### Your tasks
• 1. From the BigQuery data sources page below, return the part that opens with the words containing "table_name : str, required" and closes with "across multiple sources.".
• 2. Decide whether each statement agrees with the BigQuery data sources page below. Answer yes or no for each, and quote the words from the page that settle it.
(a) The project_id key under connection_params is required.
(b) connection_params has to be defined separately in each data_location block, even when the same file is reused.
(c) The listed tables may come from different source types.

### Text
****

Google BigQuery data sources

⚠️
Check This First!
This article refers to BaseModel accessed via Docker container. Please refer to Snowflake Native App section if you are using BaseModel as SF GUI application.

Various data sources are specified in the YAML file used by the pretrain function and configured by the entries in data_location section. Below is an example configuration for BigQuery, which should be adapted to your environment:

data_location:
  database_type: bigquery
  connection_params:
    filename: /path/to/your/file.json
    project_id: optional project name if is different from the one in the service account
  schema_name: your_schema_name
  table_name: your_table_name

Parameters

database_type : str, required
No default value.
Specifies the type of database. All listed tables must come from the same source type. Set to: bigquery.
connection_params : dict, required
Connection configuration. For BigQuery, the required keys are:
- filename : str, required
  No default value.
  Path to the service account JSON file (see example below).
  
  Example: bigquery-user.json.
- project_id: str, optional
  Default value: None
  Overrides the Google Cloud project ID defined in the service account JSON file. Use this if the BigQuery project you want to use for querying or computation is different from the one the service account belongs to.
schema_name (str) : str, required
No default value.
The schema to use when building features. You may also pass project_id.schema_name if the data resides in a different GCP project than the one used to execute the query. Example: test_schema.
table_name : str, required
No default value.
Specifies the table to use to create features. Example: customers.

📘
Note
The connection_params must be defined individually for each data_location block, even if the same file is reused across multiple sources.

To connect BaseModel to BigQuery, you need a Google Cloud service account key file in JSON format. This file contains credentials that authorize secure, programmatic access to your BigQuery project.

You can generate this file in the Google Cloud Console by creating a service account, assigning the necessary BigQuery roles, and downloading the key as a JSON file.

Below is a sample structure of the file:

{
  "type": "service_account",
  "project_id": "your-project-id",
  "private_key_id": "your-private-key-id",
  "private_key": "-----BEGIN PRIVATE KEY-----\nYOUR-PRIVATE-KEY\n-----END PRIVATE KEY-----\n",
  "client_email": "[email protected]",
  "client_id": "your-client-id",
  "auth_uri": "https://accounts.google.com/o/oauth2/auth",
  "token_uri": "https://oauth2.googleapis.com/token",
  "auth_provider_x509_cert_url": "https://www.googleapis.com/oauth2/v1/certs",
  "client_x509_cert_url": "https://www.googleapis.com/robot/v1/metadata/x509/your-service-account%40your-project-id.iam.gserviceaccount.com",
  "universe_domain": "googleapis.com"

****

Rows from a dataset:
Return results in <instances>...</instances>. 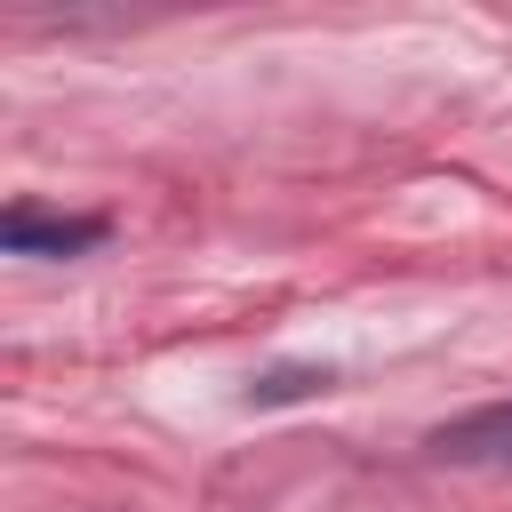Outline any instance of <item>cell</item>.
Here are the masks:
<instances>
[{
	"label": "cell",
	"mask_w": 512,
	"mask_h": 512,
	"mask_svg": "<svg viewBox=\"0 0 512 512\" xmlns=\"http://www.w3.org/2000/svg\"><path fill=\"white\" fill-rule=\"evenodd\" d=\"M104 232H112L104 216H40V208H8L0 216V248L8 256H80Z\"/></svg>",
	"instance_id": "1"
},
{
	"label": "cell",
	"mask_w": 512,
	"mask_h": 512,
	"mask_svg": "<svg viewBox=\"0 0 512 512\" xmlns=\"http://www.w3.org/2000/svg\"><path fill=\"white\" fill-rule=\"evenodd\" d=\"M432 456H440V464H512V400L440 424V432H432Z\"/></svg>",
	"instance_id": "2"
},
{
	"label": "cell",
	"mask_w": 512,
	"mask_h": 512,
	"mask_svg": "<svg viewBox=\"0 0 512 512\" xmlns=\"http://www.w3.org/2000/svg\"><path fill=\"white\" fill-rule=\"evenodd\" d=\"M304 392H328V368H280V376L248 384V400H304Z\"/></svg>",
	"instance_id": "3"
}]
</instances>
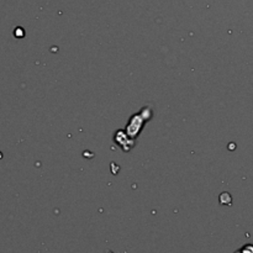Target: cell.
<instances>
[{
    "label": "cell",
    "mask_w": 253,
    "mask_h": 253,
    "mask_svg": "<svg viewBox=\"0 0 253 253\" xmlns=\"http://www.w3.org/2000/svg\"><path fill=\"white\" fill-rule=\"evenodd\" d=\"M241 253H253V245H247L241 250Z\"/></svg>",
    "instance_id": "1"
}]
</instances>
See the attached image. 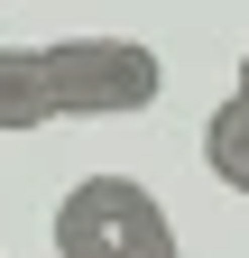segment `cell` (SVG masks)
<instances>
[{"instance_id":"3","label":"cell","mask_w":249,"mask_h":258,"mask_svg":"<svg viewBox=\"0 0 249 258\" xmlns=\"http://www.w3.org/2000/svg\"><path fill=\"white\" fill-rule=\"evenodd\" d=\"M203 166L222 175L231 194H249V102H240V92L212 102V120H203Z\"/></svg>"},{"instance_id":"4","label":"cell","mask_w":249,"mask_h":258,"mask_svg":"<svg viewBox=\"0 0 249 258\" xmlns=\"http://www.w3.org/2000/svg\"><path fill=\"white\" fill-rule=\"evenodd\" d=\"M231 92H240V102H249V55H240V74H231Z\"/></svg>"},{"instance_id":"2","label":"cell","mask_w":249,"mask_h":258,"mask_svg":"<svg viewBox=\"0 0 249 258\" xmlns=\"http://www.w3.org/2000/svg\"><path fill=\"white\" fill-rule=\"evenodd\" d=\"M55 258H184V249H175V221L148 184L83 175L55 203Z\"/></svg>"},{"instance_id":"1","label":"cell","mask_w":249,"mask_h":258,"mask_svg":"<svg viewBox=\"0 0 249 258\" xmlns=\"http://www.w3.org/2000/svg\"><path fill=\"white\" fill-rule=\"evenodd\" d=\"M166 92V55L139 37H55V46H0V139L55 120H130Z\"/></svg>"}]
</instances>
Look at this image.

****

### Answers given
• 1.
table_name : str, required
No default value.
Specifies the table to use to create features. Example: customers.

📘
Note
The connection_params must be defined individually for each data_location block, even if the same file is reused across multiple sources.

• 2.
(a) No: "project_id: str, optional"
(b) Yes: "The connection_params must be defined individually for each data_location block, even if the same file is reused across multiple sources."
(c) No: "All listed tables must come from the same source type."